WHAT TO WORK ON
1. In the climate justice passage, rewrite the part that opens with "Climate change has" and closes with "other environmental movements?", putting "many years" in place of "decades".
2. Please extend the climate justice passage, picking up after its final sentence.

Climate change has been a topical issue for decades now, however “climate justice” is a relatively new concept. So what is it and how is it different from other environmental movements?
Climate change as an ethical, political issue
In the early 1980s in the United States, a new movement grew out of multiple protests and lawsuits regarding toxic waste and pollution in poor neighbourhoods and on farms. The environmental justice movement – as it was called – sought justice for people who were disproportionately affected by environmental degradation, and was led by the very marginalised groups who saw the most damage to their communities. This differed from the larger environmentalist movement, which focused on ecological degradation and frequently ignored the impact on poor communities and neighbourhoods. The environmental justice movement sought to rid the world of environmental racism – a concept that wasn’t considered by most environmentalists.
As climate change became a more pressing problem the wider environmental movement took on the responsibility of trying to mitigate the impacts of global warming, and educating people about how it would affect the environment. While the consequence for humans has always been a concern of environmentalists, it is not necessarily their focus – especially when it comes to the most marginalised groups of people. Consequently, efforts and campaigns to help ecosystems may harm poor and indigenous communities, and most importantly, do not address the root causes of climate degradation.

SUPPLIED INFORMATION

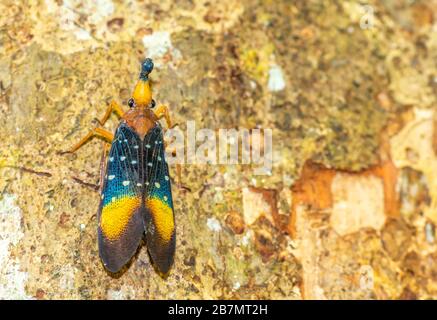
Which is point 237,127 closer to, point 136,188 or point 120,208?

OUTPUTS BY TASK
1.
Climate change has been a topical issue for many years now, however “climate justice” is a relatively new concept. So what is it and how is it different from other environmental movements?

2.
The climate justice movement is the international environmental justice movement’s response to climate change. It views climate change as a complex social justice issue, as opposed to simply an environmental one. While environmentalism may see climate change as a result of poorly regulated industries, climate justice sees it as a product of inequality and an economic system obsessed with growth for the sake of growth. Racism and classism are inextricably linked to climate change, and these issues cannot be ignored.
One important factor of both environmental justice and climate justice is that they are grassroots movements, which stress the need for communities to be involved in organising their own actions and deciding their own futures. While climate justice often involves putting pressure on large corporations or governments, this pressure comes from the people and not from above. There is faith in the ability of communities to influence the powerful, rather than faith in the powerful themselves. In other words, climate justice is a people power movement.
Organising – as opposed to individual action – is the strategic basis of the climate justice movement. We have already seen many examples of this organisation popping up around the world, especially as we grew closer to the Paris talks. As some will be aware from Naomi Klein’s book This Changes Everything, indigenous and community groups are becoming more and more active in their fight against fossil fuel interests.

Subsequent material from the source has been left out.